## PASSAGE CITÉ
────────────────
L’establishment nord-américain, avec le président Obama (suivi par le premier ministre Justin Trudeau) qui agissait en fer de lance, a réussi à convaincre Mme Merkel de briguer un quatrième mandat, pour la simple raison qu’elle était considérée le leader le plus apte à s’opposer à une possible coalition Russie – États-Unis, dont nous allons avoir des éléments constitutifs quand les enquêtes enclenchées au niveau de l’administration américaine à cet égard seront terminées. Les positions très franches déjà exprimées par Mme Merkel par rapport au nouveau leadership américain ou en faveur du maintien des sanctions envers la Russie confirment son caractère fort, décidément forgé sur des valeurs sûres et fiables.
D’où vient cette idée des libéraux nord-américains de miser sur la continuité et la stabilité représentées par la figure de Mme Merkel?
Berlin est actuellement la capitale d’un pays qui est incontestablement, le chef de file de la politique européenne.
Sans doute, l’importance de la position géostratégique et géoéconomique que l’Allemagne occupe sur l’échiquier mondial est la base fondamentale de tout raisonnement élaboré par les stratèges internationaux. Berlin est actuellement la capitale d’un pays qui est incontestablement, le chef de file de la politique européenne. Soumis à des divisions dont les plaies diminuent visiblement, Berlin fut la capitale la plus convoitée par l’Union soviétique à l’époque de la Guerre froide. Les mémoires d’Anatoly Dobrynin, l’ambassadeur soviétique à Washington pendant la gouverne de six administrations présidentielles différentes, rappellent les pressions subies par les Américains pour transférer Berlin intégralement sous le contrôle du régime communiste (la ville était divisée en quatre parties dont trois sous le contrôle des Alliés – les États-Unis, la Grande-Bretagne et la France tandis que la partie restante revenait aux Soviétiques). Le seul exemple similaire de revendication d’un territoire avec une telle fermeté est celui de Taiwan, mentionné à chaque round de discussion sino-américaine.
La chute du mur de Berlin, en 89, juxtaposée avec la vision du chancelier Helmuth Kohl (le mentor de Mme Merkel au début de sa carrière politique) qui s’imaginait une Allemagne réunifiée sous les auspices de la liberté et dépourvue de toute tutelle étrangère. Cette étape se traduit par une influence grandissante surtout en Europe de l’Est, où les pays qui s’émancipaient du joug imposé par les Russes après la fin de la Deuxième Guerre mondiale, concevaient l’Allemagne (et non pas la France, comme on s’attendrait) comme le leader à suivre pour s’ancrer définitivement dans la nouvelle Europe. L’évolution ultérieure du pays crée un environnement propice pour servir ses intérêts sur la scène internationale, où elle devient à la fois un hégémon économique (premier exportateur mondial, y compris pour les produits à forte valeur ajoutée et un surplus commercial en sa faveur des plus enviables au monde) et un partenaire de confiance dans plusieurs dossiers chauds (l’accord nucléaire avec l’Iran, fournisseur d’intelligence de première classe pour différentes missions des pays de l’OTAN, etc.).
────────────────
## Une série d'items
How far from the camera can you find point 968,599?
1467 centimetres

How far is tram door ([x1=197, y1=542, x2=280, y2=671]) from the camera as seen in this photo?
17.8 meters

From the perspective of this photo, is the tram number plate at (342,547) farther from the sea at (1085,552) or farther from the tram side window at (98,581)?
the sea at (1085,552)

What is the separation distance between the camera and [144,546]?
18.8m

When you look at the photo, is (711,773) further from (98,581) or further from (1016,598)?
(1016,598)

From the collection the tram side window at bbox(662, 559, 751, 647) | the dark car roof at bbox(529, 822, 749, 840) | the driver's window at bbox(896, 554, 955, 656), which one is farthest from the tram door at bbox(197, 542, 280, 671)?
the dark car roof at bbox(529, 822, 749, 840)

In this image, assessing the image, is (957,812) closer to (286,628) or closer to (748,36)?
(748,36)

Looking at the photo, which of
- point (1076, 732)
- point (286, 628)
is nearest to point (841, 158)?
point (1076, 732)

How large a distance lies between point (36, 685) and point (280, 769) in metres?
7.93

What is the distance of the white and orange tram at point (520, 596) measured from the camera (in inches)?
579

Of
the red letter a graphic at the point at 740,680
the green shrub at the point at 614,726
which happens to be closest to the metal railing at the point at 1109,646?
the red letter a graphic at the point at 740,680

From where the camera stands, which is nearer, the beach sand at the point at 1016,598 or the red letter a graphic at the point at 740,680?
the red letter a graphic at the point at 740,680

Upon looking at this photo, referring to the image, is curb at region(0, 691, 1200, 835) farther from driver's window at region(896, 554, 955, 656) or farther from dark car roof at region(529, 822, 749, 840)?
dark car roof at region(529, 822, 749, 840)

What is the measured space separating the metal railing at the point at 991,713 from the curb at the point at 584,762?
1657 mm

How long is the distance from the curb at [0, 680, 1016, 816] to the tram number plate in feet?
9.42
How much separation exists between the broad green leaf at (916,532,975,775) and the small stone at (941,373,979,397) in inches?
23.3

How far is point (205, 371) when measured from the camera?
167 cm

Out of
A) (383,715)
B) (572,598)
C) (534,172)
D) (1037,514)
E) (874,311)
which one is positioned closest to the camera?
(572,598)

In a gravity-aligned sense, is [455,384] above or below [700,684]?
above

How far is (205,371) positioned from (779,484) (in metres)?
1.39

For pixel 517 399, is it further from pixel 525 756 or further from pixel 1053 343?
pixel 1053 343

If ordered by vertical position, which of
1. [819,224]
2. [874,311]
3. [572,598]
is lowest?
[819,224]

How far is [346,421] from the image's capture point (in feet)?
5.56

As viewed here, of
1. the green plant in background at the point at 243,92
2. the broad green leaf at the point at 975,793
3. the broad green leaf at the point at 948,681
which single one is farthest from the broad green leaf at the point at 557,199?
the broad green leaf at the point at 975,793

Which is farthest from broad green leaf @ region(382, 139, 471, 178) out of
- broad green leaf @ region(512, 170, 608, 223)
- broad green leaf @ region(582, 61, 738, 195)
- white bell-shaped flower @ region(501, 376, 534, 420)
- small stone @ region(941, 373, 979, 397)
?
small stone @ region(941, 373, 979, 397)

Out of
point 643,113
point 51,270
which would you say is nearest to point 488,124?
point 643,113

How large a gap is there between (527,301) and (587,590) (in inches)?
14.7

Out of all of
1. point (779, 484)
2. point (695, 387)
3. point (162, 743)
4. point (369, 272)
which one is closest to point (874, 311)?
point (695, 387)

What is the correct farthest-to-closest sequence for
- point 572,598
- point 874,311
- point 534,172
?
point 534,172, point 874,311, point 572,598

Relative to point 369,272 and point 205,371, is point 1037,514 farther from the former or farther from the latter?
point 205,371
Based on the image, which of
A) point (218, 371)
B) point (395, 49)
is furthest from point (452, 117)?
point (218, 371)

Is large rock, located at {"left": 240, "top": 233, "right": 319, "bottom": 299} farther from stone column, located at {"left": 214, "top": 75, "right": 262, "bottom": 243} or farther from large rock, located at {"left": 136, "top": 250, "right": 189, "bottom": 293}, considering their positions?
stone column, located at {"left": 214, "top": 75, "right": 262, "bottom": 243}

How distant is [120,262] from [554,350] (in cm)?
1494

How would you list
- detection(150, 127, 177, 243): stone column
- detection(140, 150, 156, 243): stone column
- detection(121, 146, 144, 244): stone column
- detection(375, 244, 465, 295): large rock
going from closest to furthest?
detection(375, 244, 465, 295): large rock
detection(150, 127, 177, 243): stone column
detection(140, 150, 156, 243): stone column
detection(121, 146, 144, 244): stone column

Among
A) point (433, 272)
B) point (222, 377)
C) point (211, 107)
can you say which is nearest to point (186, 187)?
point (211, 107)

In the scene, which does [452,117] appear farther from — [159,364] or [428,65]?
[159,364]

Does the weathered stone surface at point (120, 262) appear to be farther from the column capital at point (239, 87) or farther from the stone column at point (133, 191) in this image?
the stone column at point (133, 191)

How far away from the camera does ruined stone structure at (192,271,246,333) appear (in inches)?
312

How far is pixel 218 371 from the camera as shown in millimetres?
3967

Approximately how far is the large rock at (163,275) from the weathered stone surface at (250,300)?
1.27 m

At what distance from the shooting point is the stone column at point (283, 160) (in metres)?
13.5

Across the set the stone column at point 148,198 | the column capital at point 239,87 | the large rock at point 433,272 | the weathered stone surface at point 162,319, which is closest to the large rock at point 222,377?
────────────────
Réécrivez le passage cité en commençant par « L’establishment nord-américain, avec » et en allant jusqu'à « de Mme Merkel? », avec « la chancelière » à la place de « Mme Merkel ».

L’establishment nord-américain, avec le président Obama (suivi par le premier ministre Justin Trudeau) qui agissait en fer de lance, a réussi à convaincre la chancelière de briguer un quatrième mandat, pour la simple raison qu’elle était considérée le leader le plus apte à s’opposer à une possible coalition Russie – États-Unis, dont nous allons avoir des éléments constitutifs quand les enquêtes enclenchées au niveau de l’administration américaine à cet égard seront terminées. Les positions très franches déjà exprimées par la chancelière par rapport au nouveau leadership américain ou en faveur du maintien des sanctions envers la Russie confirment son caractère fort, décidément forgé sur des valeurs sûres et fiables.
D’où vient cette idée des libéraux nord-américains de miser sur la continuité et la stabilité représentées par la figure de la chancelière?